The claim is that these infusions can quickly boost your energy, help you recover from a hangover, or support your immune system by pumping a supplement directly into your bloodstream. Formulas typically contain only a small number of vitamins, says Paul Thomas, RDN, scientific consultant in nutrition at National Institutes of Health Office of Dietary Supplements. Your body will absorb them, but there is no evidence that an occasional infusion will improve your health. You may feel better in the moment, but that’s likely due to a placebo effect or a hydration hit, experts say.
Should you try IV vitamin infusions?
Past. Vitamin IV drops are unnecessary and expensive.
After answering a question during an online assessment or taking a home blood test, you can receive vitamin packs in the mail. But an online quiz isn’t a reliable way to find out which vitamins and minerals, if any, you need to supplement, says Camille Skoda, RD, registered dietitian at Cleveland Clinic Functional Medicine Center, which adds that a blood or urine test performed by a physician or dietitian is the gold standard. And while some of these products contain nutrients extracted from whole food sources rather than synthetically created vitamins, the end product is the same, as the supply has little or no effect on how the body absorbs the nutrient, explains Thomas.

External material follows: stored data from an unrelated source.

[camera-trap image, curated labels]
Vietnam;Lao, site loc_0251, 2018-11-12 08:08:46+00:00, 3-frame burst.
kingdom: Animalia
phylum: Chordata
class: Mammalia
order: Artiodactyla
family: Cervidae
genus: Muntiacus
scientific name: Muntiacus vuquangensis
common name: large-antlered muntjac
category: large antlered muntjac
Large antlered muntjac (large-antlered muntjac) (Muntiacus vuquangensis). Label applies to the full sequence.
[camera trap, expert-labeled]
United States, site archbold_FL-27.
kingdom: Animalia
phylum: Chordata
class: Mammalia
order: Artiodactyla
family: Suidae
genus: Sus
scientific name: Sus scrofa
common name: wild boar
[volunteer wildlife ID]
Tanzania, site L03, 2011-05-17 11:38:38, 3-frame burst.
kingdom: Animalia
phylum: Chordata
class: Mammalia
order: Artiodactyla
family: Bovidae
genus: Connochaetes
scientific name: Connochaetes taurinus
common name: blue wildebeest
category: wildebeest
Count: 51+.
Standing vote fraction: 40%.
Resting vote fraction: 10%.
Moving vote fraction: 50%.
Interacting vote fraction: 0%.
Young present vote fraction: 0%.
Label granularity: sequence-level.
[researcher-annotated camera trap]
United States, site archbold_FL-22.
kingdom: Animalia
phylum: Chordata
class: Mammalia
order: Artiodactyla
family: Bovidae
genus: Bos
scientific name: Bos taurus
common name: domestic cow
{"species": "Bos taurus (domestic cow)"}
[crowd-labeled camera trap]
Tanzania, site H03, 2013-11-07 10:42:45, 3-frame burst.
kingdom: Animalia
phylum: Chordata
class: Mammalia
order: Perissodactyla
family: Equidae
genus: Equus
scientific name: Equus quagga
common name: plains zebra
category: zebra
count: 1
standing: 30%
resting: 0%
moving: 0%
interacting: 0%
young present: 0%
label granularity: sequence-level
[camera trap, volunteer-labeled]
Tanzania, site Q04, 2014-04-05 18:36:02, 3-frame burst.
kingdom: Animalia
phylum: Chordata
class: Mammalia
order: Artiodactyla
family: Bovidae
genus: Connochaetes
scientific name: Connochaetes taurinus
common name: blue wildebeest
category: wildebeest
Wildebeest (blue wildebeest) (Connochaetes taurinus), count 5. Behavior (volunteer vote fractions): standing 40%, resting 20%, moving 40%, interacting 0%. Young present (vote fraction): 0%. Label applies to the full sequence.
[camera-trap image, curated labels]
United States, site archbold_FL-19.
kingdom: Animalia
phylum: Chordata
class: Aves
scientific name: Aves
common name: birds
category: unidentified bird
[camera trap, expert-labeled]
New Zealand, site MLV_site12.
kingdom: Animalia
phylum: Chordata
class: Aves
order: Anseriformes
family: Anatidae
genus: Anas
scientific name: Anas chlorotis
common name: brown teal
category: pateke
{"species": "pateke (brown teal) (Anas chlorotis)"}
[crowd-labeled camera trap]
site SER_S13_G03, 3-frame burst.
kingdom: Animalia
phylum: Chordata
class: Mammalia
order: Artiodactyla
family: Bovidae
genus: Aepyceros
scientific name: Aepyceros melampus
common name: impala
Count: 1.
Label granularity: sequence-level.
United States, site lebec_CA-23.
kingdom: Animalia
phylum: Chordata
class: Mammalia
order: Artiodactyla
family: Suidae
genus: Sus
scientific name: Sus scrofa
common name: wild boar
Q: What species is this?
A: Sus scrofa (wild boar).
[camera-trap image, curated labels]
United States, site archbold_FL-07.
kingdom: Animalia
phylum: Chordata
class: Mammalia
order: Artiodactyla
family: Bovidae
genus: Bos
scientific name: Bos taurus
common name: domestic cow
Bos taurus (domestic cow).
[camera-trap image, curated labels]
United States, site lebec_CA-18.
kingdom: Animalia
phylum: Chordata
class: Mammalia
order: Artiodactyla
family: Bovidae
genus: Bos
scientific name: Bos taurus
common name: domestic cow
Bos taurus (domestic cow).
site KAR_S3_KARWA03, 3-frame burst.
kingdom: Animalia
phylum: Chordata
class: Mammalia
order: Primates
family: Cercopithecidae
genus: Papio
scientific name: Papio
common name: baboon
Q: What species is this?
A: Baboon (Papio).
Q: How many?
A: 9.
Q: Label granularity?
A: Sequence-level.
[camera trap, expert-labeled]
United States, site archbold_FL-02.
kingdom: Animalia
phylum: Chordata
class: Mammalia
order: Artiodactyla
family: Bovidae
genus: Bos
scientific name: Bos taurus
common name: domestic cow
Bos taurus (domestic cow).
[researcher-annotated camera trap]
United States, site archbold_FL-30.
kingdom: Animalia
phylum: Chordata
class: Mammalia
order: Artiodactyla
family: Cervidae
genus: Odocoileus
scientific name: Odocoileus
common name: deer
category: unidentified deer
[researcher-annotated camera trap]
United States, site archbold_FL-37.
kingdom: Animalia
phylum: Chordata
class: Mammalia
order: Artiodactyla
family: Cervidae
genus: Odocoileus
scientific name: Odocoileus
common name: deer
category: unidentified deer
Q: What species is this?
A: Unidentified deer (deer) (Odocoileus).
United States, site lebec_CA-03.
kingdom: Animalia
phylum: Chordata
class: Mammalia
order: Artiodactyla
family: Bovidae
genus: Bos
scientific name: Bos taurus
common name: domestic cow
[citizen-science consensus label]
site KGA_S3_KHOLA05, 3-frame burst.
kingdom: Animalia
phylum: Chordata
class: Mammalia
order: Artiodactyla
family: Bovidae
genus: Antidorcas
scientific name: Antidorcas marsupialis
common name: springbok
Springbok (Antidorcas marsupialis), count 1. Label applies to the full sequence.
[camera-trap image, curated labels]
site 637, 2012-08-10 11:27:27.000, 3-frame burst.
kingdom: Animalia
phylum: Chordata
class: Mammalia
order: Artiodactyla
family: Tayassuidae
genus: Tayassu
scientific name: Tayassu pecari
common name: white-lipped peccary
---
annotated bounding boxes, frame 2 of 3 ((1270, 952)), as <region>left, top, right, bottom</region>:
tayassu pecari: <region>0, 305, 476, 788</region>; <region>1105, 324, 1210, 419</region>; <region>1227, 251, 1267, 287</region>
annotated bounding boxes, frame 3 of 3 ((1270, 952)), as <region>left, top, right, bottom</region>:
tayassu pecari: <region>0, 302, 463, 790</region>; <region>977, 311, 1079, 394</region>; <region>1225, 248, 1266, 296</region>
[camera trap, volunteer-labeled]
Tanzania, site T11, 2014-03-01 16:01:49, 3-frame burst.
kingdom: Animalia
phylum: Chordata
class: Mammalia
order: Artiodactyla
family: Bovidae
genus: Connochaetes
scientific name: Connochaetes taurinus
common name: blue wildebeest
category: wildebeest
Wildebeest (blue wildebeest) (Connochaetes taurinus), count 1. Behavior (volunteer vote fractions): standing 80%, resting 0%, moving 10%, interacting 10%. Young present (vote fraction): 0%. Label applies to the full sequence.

Should You Try Personalized Vitamins?
This type of vitamins are blends of nutritional supplements that can be incorporated into drinks. There is no significant difference in absorption between a powder and a pill, says Thomas: As long as a tablet or capsule is made correctly, it dissolves in the stomach and ends up in the small intestine, where most of the nutrients are absorbed. The main advantage here is that a drink is easier to swallow than a pill, says Skoda.
Should you try powdered vitamins?
Sure, but beware of brands listing vague “proprietary blends” of ingredients, says Lisa Young, Ph.D., RDN, author of Finally full, finally thin. You want to know exactly what you’re taking. Brands you could try include, Life Extension Blending Powder and The Vitamin Shoppe Multivitamin and Mineral Powder.